Home #WHERETONEXT Canada Record-breaking temperatures have transformed Niagara Falls into a seemingly “frozen” winter wonderland

Record-breaking temperatures have transformed Niagara Falls into a seemingly “frozen” winter wonderland

With temperatures in Ontario reaching record-breaking lows, it’s more than the ground freezing over. In an awe-inspiring visual, Niagara Falls has completely frozen over – or so it would appear. Surprisingly enough, the exhilarating roar of the falls as we know it in warmer months hasn’t frozen and likely never will—with icy waters rushing beneath the frozen surface on below freezing winter days. 

Above the surface, miniature glaciers and twinkling icicles prove wicked winter weather can create something truly extraordinary. “Many visitors here know the beauty of the Falls in the warmer months, but anyone who has braved a cold winter day to see them in their rare, frozen state, will tell you it truly is a multisensory, awe-inspiring experience unlike any other,” said Anthony Annunziata, President, Tourism Niagara Canada.

If you’re thinking about experiencing nature’s ultimate winter wonderland, be sure to visit the frozen phenomenon soon, in the height of the season’s cold spell. Here are some interesting facts regarding the freezing of Niagara Falls and Winter Water Flow:

How does the Canadian Horseshoe Falls differ from the American Falls?

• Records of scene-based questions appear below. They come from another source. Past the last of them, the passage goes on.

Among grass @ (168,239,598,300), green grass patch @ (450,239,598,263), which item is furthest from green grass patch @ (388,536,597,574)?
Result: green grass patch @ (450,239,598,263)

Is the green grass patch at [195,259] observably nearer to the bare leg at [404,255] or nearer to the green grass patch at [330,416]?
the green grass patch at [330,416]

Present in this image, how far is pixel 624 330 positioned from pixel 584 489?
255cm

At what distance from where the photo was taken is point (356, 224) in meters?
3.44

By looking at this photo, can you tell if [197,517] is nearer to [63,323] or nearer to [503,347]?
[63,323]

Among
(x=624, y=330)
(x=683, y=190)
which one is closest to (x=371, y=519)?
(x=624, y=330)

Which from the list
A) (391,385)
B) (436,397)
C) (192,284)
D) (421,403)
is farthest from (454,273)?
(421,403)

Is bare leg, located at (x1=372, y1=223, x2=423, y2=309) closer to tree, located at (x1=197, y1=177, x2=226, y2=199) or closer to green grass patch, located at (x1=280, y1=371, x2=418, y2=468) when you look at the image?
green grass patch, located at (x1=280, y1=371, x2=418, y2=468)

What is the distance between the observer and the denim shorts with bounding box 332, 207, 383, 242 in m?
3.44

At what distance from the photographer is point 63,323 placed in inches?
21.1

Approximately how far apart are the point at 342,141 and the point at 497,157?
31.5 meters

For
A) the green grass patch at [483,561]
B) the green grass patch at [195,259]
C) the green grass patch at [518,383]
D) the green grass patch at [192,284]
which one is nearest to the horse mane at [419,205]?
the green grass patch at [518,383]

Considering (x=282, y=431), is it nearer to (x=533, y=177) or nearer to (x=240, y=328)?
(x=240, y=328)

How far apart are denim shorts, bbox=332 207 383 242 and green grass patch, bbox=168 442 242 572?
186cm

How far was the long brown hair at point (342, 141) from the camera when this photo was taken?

Have you noticed the icier appearance of the American Falls? This is due to a difference in the amount of water flowing during the winter months. While the Horseshoe Falls receives around 93 per cent of the Niagara River flow, only 7 per cent goes toward the American Falls. Less water means greater opportunity for ice to build up, similar to shallow ponds freezing more than vast lakes, giving the illusion of a “Frozen Falls”, which is best viewed and photographed from the Niagara Parkway located in Canada.

What causes the frozen falls Ice Bridge?

The phenomenon known as the “ice bridge” forms in winter when temperatures are remain consistently below zero degrees Celsius. January often sees a mild spell followed by a strong southwest wind, breaking up the ice and travelling down the Niagara River and over the Falls. The wet ice is forced up out of the water below the Falls, freezing into a huge mass and taking the appearance of a glacier. This ice build-up has the potential to reach a height of ten stories and is a sight to behold!

Has Niagara Falls ever stopped due to being frozen?

It’s hard to imagine anything could stop the gigantic rush of water over the Falls but records show it happened once. For 30 long, silent hours in March 1848, the river ceased its flow. High winds set the ice fields of Lake Erie in motion and millions of tonnes of ice became lodged at the source of the river, blocking the channel completely. Locals, who were used to the sound of the river, heard an eerie silence and those who were brave enough walked or rode horses over the exposed basin. The self-made dam held the water back until a shift allowed the pent-up weight of water to break through. The annual installation of the ice boom has prevented this from happening since that time.

A spectacle that only comes along once every few years, visiting Frozen Niagara Falls offers a chance to reconnect with the outdoors, providing a rare glimpse of nature that few have the opportunity to experience.